Document extract:
═══

Mustafa Saif: (16:52)
How did you meet him?

Mani Soma: (16:54)
Through my intermediate. So he was my classmate, actually. When you hit the puberty - 15 years old - and you come to the intermediate, that's where the division happens. India school system is like, “Oh now only boys, and only girls. Because you hit the puberty you cannot be together.” So in the school - you know, all 6th, 7th, 8th, 9th, 10th standard - we are all together like in a co-education. When it comes to intermediate, and like you have this division. And I felt very happy because it's all boys. And I was attracted to this guy, and we-- I used to hang out with him, we used to talk, and it really made me feel so happy. And I was with this guy for almost six years.

Mustafa Saif: (17:41)
Why did you feel so connected to him in particular?

Mani Soma: (17:44)
There was no exact conversations happened between him and me until we broke up. It is again ‘don't ask, don't tell’ situation. He's like a guy next door who you could get along easily, and he got along with my family, with my sister, and he became part of my day to day life. We were messing around at nights, and also - after we met, like after a couple of months - and the next day morning we don't talk about it. It's again near the next level of not talking about sex. Whenever he has any plans hanging out he would check in with me, “Oh, do you want to hang out?” and we used to hang out together. All his friends became my friends, and we used to surprise each other. We used to surprise to like, you know, each other birthdays, and gives gifts for occasion. For Diwali gifts [inaudible]. At the same point, also, when I was hanging out with this guy I used to do this-- helped my mom at the telephone booth. I used to send him all these recharge cards. In India, we have DSM, Reliance, [unclear], Airtel - I think these are all recharge cards. He used to ask me. I was like, “Oh, he's asking. Let me just give him.” And I just used to give him without even any second thought. I feel like ‘oh I have to do it because I like him’.

Mustafa Saif: (19:05)
Did you ever give him a greeting card?

═══

Goals:
**A)** In the interview transcript, how long does Mani Soma say the time with the classmate from intermediate lasted?
**B)** Copy the stretch of the interview transcript from "Through my intermediate." through "Mani Soma: (17:44)" word for word.

Part of a data file:
═══

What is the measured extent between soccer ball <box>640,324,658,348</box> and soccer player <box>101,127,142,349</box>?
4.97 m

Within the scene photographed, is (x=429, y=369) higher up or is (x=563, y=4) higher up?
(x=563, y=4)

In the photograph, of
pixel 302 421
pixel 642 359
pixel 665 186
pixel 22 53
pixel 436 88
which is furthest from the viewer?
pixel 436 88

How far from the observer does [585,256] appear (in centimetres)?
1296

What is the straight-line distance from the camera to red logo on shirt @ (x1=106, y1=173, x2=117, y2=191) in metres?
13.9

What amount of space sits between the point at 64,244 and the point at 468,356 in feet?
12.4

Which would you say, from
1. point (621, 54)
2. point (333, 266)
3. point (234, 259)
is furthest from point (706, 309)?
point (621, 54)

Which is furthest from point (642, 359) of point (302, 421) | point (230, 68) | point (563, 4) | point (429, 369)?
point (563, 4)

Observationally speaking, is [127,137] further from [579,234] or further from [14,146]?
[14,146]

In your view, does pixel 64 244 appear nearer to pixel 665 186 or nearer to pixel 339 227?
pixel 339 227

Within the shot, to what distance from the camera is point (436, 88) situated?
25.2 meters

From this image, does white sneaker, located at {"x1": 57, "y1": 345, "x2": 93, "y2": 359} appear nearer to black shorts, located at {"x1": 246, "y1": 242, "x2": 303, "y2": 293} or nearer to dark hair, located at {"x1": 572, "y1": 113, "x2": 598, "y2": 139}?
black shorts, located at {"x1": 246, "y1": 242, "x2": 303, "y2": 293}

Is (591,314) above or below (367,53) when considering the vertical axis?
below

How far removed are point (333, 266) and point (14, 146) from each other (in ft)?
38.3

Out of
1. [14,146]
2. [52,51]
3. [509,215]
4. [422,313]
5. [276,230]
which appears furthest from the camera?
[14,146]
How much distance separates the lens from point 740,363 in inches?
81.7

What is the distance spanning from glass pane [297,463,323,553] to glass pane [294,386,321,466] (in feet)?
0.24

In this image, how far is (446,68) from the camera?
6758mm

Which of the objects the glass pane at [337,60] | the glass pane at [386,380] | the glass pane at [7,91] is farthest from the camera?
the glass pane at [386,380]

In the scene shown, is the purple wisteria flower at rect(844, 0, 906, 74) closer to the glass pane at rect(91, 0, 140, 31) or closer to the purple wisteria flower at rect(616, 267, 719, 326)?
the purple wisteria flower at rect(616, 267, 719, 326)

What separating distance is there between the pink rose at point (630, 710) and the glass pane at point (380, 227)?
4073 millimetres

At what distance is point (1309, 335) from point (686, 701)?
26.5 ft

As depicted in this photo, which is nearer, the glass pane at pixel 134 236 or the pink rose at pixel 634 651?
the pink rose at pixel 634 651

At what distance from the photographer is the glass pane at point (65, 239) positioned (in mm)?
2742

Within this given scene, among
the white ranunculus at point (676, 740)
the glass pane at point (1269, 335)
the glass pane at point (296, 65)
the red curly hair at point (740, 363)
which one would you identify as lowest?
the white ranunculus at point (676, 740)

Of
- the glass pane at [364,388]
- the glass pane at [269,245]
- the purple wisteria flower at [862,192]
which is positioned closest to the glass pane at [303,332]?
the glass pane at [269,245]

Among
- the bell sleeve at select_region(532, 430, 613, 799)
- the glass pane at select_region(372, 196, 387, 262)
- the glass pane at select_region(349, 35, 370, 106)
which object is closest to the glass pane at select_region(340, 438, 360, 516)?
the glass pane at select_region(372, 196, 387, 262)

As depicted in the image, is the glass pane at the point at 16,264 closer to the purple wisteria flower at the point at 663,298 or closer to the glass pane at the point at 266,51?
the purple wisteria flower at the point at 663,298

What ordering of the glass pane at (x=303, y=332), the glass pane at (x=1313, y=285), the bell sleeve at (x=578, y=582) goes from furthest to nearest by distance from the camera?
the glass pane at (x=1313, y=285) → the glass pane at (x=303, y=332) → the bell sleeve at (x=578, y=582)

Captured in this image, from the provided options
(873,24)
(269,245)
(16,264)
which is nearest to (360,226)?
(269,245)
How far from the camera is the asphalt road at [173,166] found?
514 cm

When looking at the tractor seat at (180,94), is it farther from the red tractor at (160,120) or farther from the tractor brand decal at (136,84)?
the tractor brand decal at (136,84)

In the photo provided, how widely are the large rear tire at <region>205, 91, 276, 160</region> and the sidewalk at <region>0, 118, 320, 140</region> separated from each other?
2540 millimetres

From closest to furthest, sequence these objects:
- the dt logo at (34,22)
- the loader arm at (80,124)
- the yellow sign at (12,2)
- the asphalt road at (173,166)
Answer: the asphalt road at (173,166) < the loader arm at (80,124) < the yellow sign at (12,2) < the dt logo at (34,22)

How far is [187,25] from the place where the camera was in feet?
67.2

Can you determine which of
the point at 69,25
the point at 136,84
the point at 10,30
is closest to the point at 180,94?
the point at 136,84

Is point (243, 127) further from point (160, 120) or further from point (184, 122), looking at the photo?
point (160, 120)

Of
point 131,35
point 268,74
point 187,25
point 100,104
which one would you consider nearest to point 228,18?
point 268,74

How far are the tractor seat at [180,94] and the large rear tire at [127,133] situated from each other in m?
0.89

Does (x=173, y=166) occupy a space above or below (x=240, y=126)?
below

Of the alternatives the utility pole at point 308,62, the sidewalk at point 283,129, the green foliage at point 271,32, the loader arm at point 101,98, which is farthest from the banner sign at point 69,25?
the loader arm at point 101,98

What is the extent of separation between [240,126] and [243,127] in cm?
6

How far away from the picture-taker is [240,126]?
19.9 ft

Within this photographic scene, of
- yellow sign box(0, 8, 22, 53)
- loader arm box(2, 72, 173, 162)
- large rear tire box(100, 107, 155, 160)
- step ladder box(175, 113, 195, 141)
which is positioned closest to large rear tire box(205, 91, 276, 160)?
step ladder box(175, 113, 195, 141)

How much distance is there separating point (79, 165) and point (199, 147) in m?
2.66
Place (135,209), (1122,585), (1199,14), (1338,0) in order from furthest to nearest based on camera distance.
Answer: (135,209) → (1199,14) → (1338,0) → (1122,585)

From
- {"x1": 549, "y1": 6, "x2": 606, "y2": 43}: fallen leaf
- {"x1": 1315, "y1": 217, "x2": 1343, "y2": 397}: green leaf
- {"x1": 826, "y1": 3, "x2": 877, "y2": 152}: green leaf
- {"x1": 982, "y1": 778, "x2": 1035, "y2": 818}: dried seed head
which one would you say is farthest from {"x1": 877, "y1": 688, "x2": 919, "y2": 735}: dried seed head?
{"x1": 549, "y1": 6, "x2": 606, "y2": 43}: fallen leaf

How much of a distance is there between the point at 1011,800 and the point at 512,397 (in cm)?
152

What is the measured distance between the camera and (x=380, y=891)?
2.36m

═══

Results for each task:
**A)** Almost six years.

**B)**
Through my intermediate. So he was my classmate, actually. When you hit the puberty - 15 years old - and you come to the intermediate, that's where the division happens. India school system is like, “Oh now only boys, and only girls. Because you hit the puberty you cannot be together.” So in the school - you know, all 6th, 7th, 8th, 9th, 10th standard - we are all together like in a co-education. When it comes to intermediate, and like you have this division. And I felt very happy because it's all boys. And I was attracted to this guy, and we-- I used to hang out with him, we used to talk, and it really made me feel so happy. And I was with this guy for almost six years.

Mustafa Saif: (17:41)
Why did you feel so connected to him in particular?

Mani Soma: (17:44)